Supplied text:
──────
9. Subqueries
Subqueries in SQL
Section titled “Subqueries in SQL”Subqueries - The Power of Nested Logic
Section titled “Subqueries - The Power of Nested Logic”Up to this point, you have learned how to retrieve, join, and aggregate data. However, in the real world, you often face a “chicken and egg” problem: You want to filter data based on a value that you don’t even know yet.
For example, imagine you are asked to find all players who scored more than the average. To answer this, you would normally need two steps:
- Run a query to find the average score (e.g., 42).
- Run a second query using that number:
WHERE score > 42.
Subqueries allow you to combine these two steps into one elegant, dynamic instruction. Instead of hardcoding a number like “42”, you embed the first query directly into the second one. This makes your SQL code “intelligent” and adaptable to changing data.
Think of a Subquery as a query within a query - a specialized tool that allows you to solve complex, multi-layered questions in a single pass. It is the step where you move from simple data retrieval to building sophisticated analytical logic.
──────
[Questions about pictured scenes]
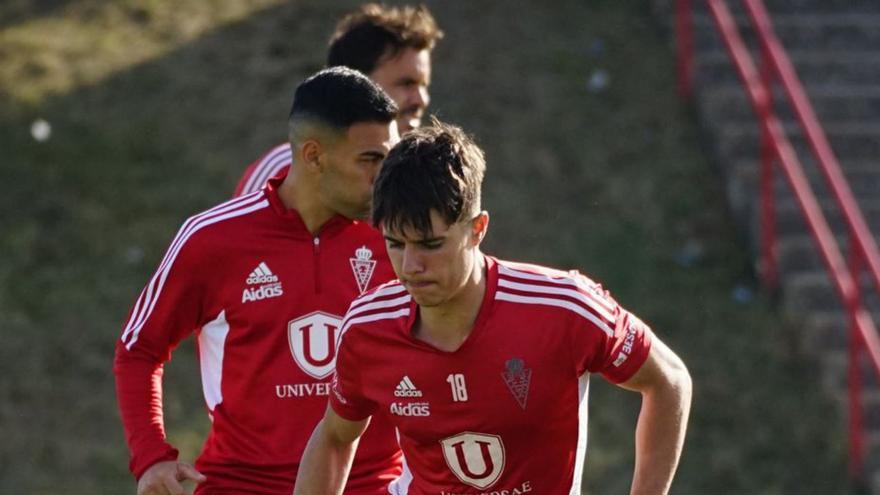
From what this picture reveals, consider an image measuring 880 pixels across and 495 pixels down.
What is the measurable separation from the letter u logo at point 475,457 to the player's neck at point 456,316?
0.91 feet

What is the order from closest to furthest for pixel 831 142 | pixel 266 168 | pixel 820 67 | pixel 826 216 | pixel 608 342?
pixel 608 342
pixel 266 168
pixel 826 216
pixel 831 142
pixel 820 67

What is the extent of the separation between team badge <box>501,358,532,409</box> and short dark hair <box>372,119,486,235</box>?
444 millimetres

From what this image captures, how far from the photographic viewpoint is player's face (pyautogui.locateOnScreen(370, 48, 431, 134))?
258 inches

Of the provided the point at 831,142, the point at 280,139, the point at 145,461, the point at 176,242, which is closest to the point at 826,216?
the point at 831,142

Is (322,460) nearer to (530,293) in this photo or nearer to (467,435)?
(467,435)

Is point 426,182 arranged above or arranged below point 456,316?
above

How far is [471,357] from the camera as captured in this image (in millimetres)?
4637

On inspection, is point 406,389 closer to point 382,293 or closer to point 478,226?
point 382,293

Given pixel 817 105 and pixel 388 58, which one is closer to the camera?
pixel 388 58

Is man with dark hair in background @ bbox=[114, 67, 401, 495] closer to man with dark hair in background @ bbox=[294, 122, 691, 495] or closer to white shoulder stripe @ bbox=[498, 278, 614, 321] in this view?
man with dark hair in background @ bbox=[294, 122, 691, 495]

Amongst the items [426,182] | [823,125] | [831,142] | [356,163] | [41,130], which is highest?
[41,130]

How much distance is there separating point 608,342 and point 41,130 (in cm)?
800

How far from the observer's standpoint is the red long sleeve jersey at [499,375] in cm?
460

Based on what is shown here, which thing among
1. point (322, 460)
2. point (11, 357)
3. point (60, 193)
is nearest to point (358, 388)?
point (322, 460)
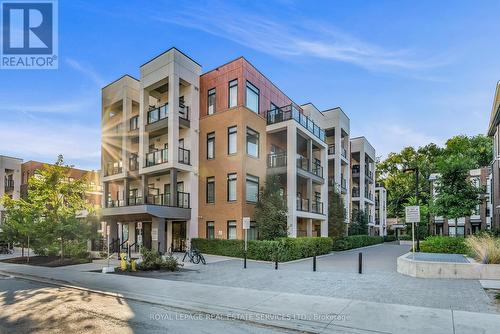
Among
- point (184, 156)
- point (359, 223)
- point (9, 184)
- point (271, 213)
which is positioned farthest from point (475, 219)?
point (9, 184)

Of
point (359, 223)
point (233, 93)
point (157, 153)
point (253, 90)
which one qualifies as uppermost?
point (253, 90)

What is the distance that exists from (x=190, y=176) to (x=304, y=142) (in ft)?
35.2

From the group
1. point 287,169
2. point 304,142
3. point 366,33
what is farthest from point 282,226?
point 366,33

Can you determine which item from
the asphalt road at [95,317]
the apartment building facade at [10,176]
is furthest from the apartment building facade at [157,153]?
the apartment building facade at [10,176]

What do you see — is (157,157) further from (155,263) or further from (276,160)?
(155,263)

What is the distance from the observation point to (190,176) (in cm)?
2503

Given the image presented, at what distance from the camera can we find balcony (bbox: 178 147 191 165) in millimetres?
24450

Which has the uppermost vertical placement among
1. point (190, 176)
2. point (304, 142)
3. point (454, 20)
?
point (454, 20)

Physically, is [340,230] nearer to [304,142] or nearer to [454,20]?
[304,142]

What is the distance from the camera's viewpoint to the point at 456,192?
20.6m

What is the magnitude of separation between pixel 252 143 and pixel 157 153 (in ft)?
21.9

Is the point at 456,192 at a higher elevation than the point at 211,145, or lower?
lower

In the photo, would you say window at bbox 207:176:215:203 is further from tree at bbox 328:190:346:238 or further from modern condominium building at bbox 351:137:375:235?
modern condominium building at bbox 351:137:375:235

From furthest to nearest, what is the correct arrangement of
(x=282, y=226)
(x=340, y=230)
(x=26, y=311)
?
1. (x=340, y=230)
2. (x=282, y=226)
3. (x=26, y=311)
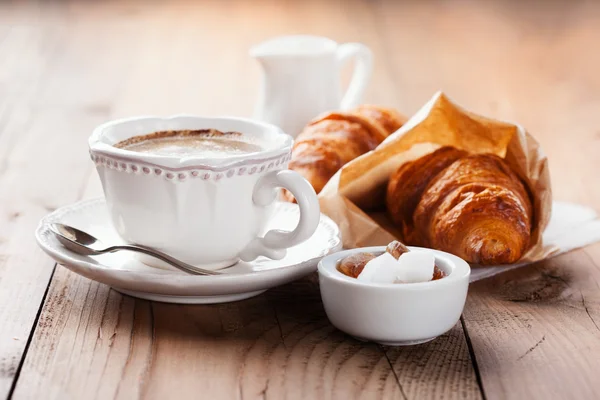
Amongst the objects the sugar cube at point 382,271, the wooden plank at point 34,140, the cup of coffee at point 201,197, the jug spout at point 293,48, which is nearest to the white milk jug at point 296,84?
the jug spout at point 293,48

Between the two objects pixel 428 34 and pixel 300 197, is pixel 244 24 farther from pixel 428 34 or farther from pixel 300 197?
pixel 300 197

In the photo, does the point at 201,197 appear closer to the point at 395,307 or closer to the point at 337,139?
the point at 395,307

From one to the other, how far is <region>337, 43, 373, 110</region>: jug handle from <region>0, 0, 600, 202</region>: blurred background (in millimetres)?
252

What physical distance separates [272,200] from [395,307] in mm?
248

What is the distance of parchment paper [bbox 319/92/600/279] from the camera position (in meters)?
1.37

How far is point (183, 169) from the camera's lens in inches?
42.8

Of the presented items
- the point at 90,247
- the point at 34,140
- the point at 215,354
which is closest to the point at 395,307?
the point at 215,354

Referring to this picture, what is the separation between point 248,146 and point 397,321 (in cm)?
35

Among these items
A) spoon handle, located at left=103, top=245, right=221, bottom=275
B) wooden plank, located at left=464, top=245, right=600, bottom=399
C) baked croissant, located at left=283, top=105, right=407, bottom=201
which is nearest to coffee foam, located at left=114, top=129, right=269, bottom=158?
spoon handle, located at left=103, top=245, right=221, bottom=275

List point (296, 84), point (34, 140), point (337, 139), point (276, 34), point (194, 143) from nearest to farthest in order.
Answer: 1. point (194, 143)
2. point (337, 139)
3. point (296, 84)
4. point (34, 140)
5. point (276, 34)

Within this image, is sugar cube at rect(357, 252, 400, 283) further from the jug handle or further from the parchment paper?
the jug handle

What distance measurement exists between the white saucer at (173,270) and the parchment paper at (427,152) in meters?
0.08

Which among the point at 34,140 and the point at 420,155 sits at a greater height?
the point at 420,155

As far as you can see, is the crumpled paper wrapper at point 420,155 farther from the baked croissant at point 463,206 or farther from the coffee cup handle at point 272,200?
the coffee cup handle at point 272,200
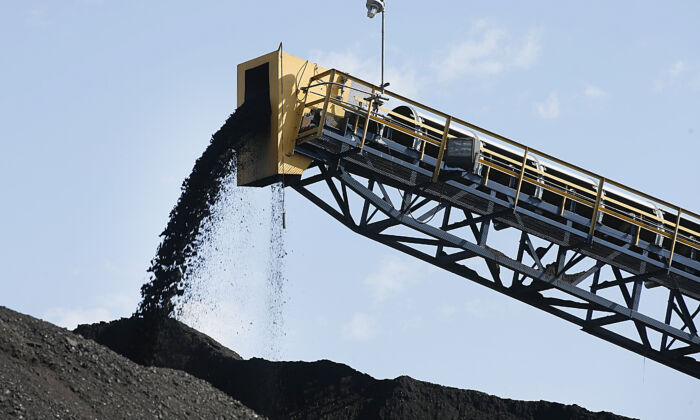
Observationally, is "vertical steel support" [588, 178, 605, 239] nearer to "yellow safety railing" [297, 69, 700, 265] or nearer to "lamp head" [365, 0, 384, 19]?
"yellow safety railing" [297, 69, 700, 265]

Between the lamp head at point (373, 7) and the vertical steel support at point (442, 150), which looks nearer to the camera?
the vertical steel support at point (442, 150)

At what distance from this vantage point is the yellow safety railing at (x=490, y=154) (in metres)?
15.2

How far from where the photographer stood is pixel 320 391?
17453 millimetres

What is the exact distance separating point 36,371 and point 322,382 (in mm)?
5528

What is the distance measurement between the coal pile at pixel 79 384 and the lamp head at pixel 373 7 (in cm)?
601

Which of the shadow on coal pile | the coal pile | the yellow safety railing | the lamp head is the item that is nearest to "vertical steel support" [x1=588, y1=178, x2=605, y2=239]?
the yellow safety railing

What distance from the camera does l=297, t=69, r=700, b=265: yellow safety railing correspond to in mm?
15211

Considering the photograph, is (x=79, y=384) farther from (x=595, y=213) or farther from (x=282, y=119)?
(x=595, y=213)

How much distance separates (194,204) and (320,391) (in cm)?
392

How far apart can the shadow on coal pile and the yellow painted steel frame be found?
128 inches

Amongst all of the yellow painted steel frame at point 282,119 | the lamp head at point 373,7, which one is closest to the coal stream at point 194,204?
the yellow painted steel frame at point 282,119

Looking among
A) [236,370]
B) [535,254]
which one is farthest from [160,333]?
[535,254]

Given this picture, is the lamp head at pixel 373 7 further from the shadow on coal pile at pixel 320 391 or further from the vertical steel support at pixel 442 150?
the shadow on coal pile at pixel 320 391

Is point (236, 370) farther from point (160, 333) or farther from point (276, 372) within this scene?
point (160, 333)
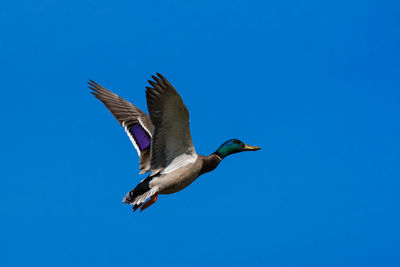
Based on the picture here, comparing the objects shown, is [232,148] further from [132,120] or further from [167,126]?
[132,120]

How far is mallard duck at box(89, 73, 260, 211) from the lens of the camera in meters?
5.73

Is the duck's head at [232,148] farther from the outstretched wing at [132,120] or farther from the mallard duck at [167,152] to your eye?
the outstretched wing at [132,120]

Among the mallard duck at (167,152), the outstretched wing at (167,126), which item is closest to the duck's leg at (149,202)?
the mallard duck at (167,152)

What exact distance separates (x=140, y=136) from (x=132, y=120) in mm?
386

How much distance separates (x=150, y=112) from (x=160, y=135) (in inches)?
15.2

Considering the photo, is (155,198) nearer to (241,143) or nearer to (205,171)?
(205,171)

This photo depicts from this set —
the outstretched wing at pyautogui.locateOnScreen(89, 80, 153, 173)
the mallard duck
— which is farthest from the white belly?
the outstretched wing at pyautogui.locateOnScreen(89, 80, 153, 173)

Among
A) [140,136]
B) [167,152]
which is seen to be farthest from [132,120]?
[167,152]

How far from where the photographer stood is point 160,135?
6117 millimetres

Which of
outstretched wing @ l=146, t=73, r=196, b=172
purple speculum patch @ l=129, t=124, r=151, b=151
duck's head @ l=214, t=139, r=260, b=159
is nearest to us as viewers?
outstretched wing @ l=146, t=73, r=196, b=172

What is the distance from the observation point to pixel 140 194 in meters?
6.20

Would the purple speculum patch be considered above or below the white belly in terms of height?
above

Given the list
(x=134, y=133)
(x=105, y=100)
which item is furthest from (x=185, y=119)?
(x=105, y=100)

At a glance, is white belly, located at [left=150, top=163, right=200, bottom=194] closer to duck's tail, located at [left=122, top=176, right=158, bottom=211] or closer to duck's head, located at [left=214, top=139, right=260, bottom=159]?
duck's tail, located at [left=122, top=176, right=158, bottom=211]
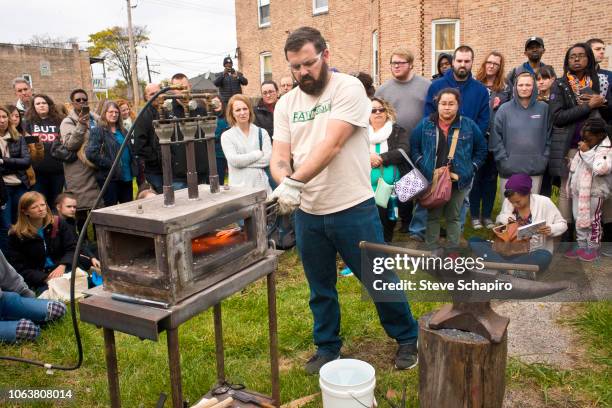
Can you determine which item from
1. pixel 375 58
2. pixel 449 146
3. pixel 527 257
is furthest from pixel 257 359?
──────
Problem set:
[A] From the page on SQL subqueries, extract the passage between "9. Subqueries" and "score > 42.", inclusive.
[B] Copy verbatim the lines of the entries between the line holding "How much distance separates (x=150, y=112)" and the line holding "6117 millimetres", inclusive.
These entries are unrelated to the page on SQL subqueries.

Response list:
[A]
9. Subqueries
Subqueries in SQL
Section titled “Subqueries in SQL”Subqueries - The Power of Nested Logic
Section titled “Subqueries - The Power of Nested Logic”Up to this point, you have learned how to retrieve, join, and aggregate data. However, in the real world, you often face a “chicken and egg” problem: You want to filter data based on a value that you don’t even know yet.
For example, imagine you are asked to find all players who scored more than the average. To answer this, you would normally need two steps:
- Run a query to find the average score (e.g., 42).
- Run a second query using that number:
WHERE score > 42.

[B]
How much distance separates (x=150, y=112) from (x=160, y=135) (in inches)?
15.2

Considering the photo, is (155,198) nearer to (241,143) or nearer to (205,171)?
(205,171)

This photo depicts from this set —
the outstretched wing at pyautogui.locateOnScreen(89, 80, 153, 173)
the mallard duck
— which is farthest from the white belly?
the outstretched wing at pyautogui.locateOnScreen(89, 80, 153, 173)

Among
A) [140,136]
B) [167,152]
which is seen to be farthest from [132,120]?
[167,152]

How far from where the photographer stood is point 160,135?
6117 millimetres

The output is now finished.